How many people are you bringing on?
It’s at several levels. At the program level under me, there will be three deputy positions—one focused on the tunneling and underground work; one on the systems side as tunnels are fitted for all the systems required to run a train; and the third to focus on the surface works interfacing with Amtrak and New Jersey Transit. Under that is a support team to manage project controls, focus on safety and develop details of our sustainability program. In addition, we will have a delivery partner, with that team now being selected and the organization of that group coming together.
You mentioned the challenge of working on a project of this size. What particular challenges are you anticipating?
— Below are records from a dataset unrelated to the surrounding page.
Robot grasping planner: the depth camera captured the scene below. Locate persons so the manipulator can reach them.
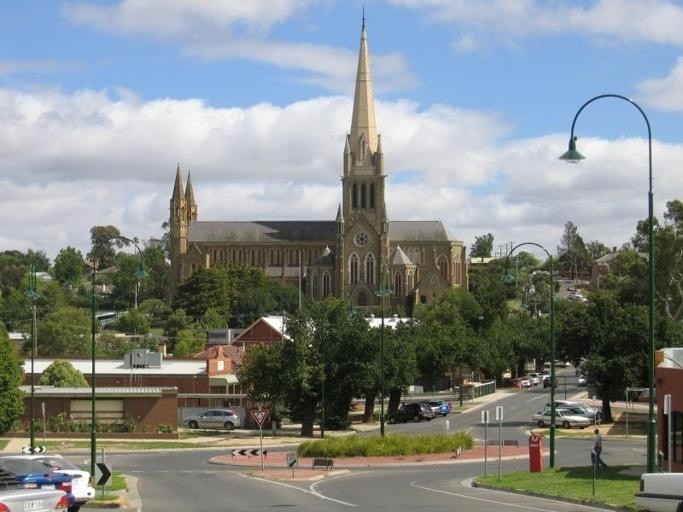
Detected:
[592,429,607,470]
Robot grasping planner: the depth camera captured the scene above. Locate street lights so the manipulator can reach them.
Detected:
[499,242,555,441]
[89,236,151,480]
[556,92,657,437]
[22,262,39,446]
[373,286,394,436]
[318,289,358,438]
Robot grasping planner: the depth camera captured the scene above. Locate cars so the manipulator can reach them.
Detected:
[532,398,603,429]
[0,452,96,512]
[182,409,242,430]
[509,372,558,388]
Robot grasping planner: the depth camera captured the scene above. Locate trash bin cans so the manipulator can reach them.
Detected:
[529,434,544,473]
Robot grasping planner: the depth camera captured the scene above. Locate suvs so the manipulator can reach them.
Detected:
[387,400,450,424]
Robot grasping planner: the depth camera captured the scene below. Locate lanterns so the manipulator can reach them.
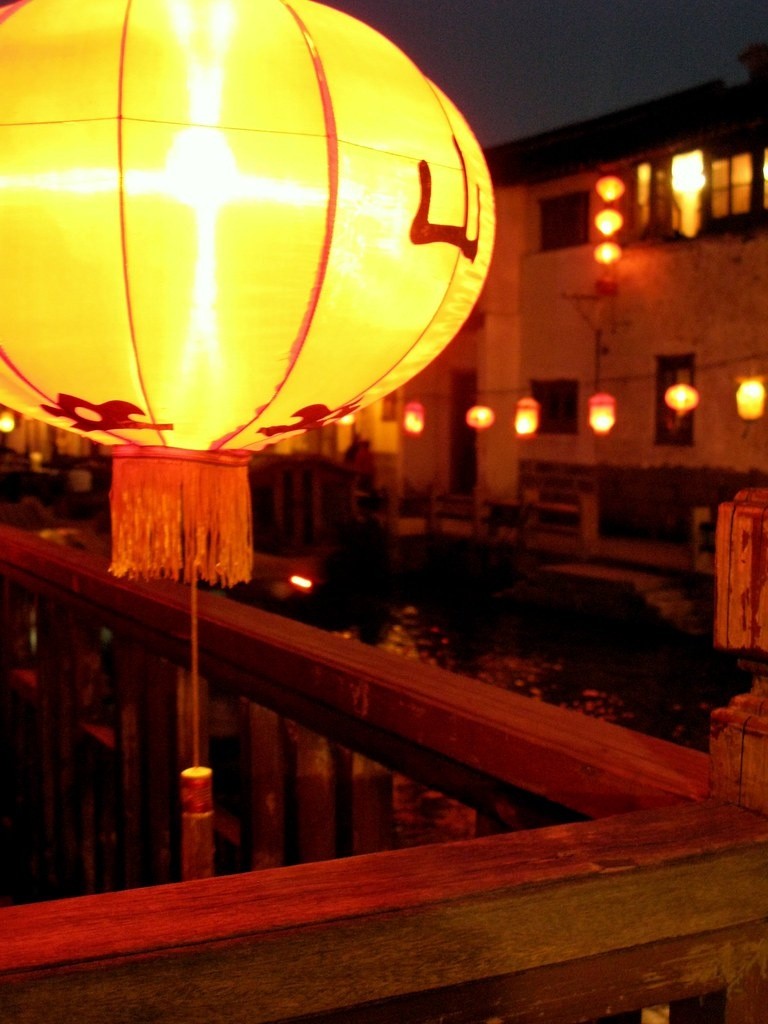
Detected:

There are technical challenges and organizational challenges. We have multiple contracts now coming out, with interfaces between each, so making sure we design and manage those contracts with smooth interfaces is a challenge, but it's an opportunity as well.
Related to the technical challenges, they include mining under the Hudson River, and going from hard rock into very soft ground. Coming into Manhattan under the bulkhead is one of the bigger technical challenges. As we get near Penn Station, the tunnels get shallow and there's a lot of activity and existing infrastructure to work through. So that's a real challenge. One of the contracts—one which we've issued a request for qualifications and will soon be seeking proposals—is to provide some ground stabilization in the river itself. Making sure we have enough improved ground so those tunnels can be mined seamlessly under the river is a big early piece of work that needs to be completed before any tunneling happens. Getting that out on the street requires specialty contractors and coordination with the U.S. Coast Guard and New York harbor safety agencies because it will be a marine operation.
With your experience working on tunnel projects, are there any that stick out as the most memorable?
All of them are unique in their own ways. Certainly the Rio Piedras system in Puerto Rico was an education to the industry on how to do design-build for complex underground tunneling. It was another project that was technically very complex where we were mining underground, and also one of the early uses of the geotechnical baseline report concept in the contracting. There were a lot of lessons learned in how to do that on a design-build project.
Another one just recently finished for the U.S. Army Corps of Engineers was Mud Mountain Dam in Washington state. This was a small project but one the team brought some innovation to. It was a sediment bypass tunnel under a dam that was eroding 2 in. of steel lining every five years. We came in with a concept as a design-build team to replace the steel lining with cut granite blocks, which should improve the performance manyfold. That was a very fun project. The chance to be innovative and bring new ideas is always fun.